-------- TASK INPUTS

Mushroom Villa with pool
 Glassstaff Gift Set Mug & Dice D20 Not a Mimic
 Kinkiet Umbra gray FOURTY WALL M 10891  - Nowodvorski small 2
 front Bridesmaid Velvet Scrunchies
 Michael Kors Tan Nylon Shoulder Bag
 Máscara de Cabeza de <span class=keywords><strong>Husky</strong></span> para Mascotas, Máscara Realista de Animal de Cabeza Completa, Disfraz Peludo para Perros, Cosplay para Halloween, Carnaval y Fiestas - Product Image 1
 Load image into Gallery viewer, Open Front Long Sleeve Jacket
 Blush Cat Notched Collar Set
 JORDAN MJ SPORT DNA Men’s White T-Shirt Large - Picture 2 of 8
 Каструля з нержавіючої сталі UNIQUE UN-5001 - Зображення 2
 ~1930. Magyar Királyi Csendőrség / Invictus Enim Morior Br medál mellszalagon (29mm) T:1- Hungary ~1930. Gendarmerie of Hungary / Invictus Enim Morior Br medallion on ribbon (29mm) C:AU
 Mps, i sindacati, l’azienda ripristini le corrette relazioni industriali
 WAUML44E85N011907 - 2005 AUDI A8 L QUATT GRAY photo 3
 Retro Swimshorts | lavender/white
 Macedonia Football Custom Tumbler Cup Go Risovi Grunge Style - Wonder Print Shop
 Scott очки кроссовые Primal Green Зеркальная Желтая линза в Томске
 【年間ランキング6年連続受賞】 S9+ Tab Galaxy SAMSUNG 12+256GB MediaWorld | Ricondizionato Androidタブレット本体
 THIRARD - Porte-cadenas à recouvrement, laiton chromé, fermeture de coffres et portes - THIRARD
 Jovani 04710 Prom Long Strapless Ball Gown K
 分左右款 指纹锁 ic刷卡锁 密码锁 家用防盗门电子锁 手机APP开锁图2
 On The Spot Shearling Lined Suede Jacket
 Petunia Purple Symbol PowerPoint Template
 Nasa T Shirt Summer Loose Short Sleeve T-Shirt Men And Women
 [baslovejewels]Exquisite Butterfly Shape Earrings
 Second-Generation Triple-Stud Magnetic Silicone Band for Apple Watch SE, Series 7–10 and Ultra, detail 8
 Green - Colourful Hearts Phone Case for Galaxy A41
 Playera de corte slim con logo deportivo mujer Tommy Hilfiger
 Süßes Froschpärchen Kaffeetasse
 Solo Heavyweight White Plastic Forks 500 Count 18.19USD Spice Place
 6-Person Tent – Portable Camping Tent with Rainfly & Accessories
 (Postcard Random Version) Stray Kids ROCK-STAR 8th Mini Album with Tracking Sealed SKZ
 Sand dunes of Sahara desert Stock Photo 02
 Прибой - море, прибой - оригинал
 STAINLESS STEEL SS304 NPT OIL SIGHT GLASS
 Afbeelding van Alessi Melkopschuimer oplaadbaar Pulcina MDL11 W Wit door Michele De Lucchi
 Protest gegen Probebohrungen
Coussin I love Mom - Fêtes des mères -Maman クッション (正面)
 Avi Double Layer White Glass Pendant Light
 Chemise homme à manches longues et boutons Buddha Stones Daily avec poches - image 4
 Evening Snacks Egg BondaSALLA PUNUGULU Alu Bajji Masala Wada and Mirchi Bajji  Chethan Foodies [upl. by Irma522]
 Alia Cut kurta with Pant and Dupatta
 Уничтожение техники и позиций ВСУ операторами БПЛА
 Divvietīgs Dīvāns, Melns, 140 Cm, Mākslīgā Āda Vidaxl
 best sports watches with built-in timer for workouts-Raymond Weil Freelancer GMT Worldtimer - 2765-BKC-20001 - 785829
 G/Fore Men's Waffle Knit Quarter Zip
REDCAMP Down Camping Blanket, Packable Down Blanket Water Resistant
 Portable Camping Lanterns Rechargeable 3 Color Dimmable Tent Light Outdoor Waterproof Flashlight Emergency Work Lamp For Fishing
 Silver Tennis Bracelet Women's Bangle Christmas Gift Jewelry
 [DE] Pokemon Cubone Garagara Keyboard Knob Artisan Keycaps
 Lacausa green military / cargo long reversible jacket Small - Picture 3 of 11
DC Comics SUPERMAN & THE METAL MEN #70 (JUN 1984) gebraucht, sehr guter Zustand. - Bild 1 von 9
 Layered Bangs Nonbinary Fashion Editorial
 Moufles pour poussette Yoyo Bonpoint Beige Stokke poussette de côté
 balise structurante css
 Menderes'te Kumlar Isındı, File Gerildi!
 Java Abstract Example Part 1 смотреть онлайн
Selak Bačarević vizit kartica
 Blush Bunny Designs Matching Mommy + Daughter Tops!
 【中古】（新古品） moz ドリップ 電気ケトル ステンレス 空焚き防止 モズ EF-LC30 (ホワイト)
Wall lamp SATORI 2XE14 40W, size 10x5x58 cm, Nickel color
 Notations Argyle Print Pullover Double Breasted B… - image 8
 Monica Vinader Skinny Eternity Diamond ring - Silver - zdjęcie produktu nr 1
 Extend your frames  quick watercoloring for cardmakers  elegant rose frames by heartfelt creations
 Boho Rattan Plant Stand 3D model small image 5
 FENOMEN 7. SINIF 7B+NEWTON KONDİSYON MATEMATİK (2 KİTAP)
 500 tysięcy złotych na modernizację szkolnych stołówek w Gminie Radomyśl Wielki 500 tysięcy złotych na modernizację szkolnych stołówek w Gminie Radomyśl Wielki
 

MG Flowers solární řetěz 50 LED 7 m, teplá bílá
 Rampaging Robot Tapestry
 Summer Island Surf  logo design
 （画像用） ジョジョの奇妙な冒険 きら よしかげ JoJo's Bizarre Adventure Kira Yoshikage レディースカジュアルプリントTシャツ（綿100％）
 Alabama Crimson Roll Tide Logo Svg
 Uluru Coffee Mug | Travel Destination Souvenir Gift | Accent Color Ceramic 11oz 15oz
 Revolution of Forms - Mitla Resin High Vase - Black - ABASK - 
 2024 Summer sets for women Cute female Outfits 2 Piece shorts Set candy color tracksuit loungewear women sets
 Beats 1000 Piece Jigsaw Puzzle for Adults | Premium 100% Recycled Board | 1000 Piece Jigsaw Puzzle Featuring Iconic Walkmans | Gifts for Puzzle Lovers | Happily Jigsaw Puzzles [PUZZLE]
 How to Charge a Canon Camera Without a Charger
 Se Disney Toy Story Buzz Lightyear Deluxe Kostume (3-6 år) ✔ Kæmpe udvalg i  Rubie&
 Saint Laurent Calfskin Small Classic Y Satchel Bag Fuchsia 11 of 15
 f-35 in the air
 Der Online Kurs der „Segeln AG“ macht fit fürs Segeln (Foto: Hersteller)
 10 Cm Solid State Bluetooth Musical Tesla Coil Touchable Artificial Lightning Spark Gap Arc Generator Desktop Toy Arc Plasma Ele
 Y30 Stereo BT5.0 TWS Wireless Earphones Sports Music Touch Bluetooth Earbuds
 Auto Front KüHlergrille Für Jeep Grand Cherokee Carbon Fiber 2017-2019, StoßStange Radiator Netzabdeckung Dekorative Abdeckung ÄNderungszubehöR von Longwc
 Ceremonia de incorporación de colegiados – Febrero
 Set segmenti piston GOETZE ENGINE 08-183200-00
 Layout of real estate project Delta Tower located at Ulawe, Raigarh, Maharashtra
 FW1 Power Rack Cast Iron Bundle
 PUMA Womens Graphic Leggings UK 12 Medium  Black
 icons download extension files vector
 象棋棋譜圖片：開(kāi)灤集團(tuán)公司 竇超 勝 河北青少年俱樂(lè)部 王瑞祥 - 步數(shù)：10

----------------

▶ WHAT YOU WILL DO: Look above for the line holding "Divvietīgs Dīvāns, Melns, 140". Print it and every line after it, exactly, through the line holding "Portable Camping Lanterns".

▶ RESULT FOR THIS TASK:
 Divvietīgs Dīvāns, Melns, 140 Cm, Mākslīgā Āda Vidaxl
 best sports watches with built-in timer for workouts-Raymond Weil Freelancer GMT Worldtimer - 2765-BKC-20001 - 785829
 G/Fore Men's Waffle Knit Quarter Zip
REDCAMP Down Camping Blanket, Packable Down Blanket Water Resistant
 Portable Camping Lanterns Rechargeable 3 Color Dimmable Tent Light Outdoor Waterproof Flashlight Emergency Work Lamp For Fishing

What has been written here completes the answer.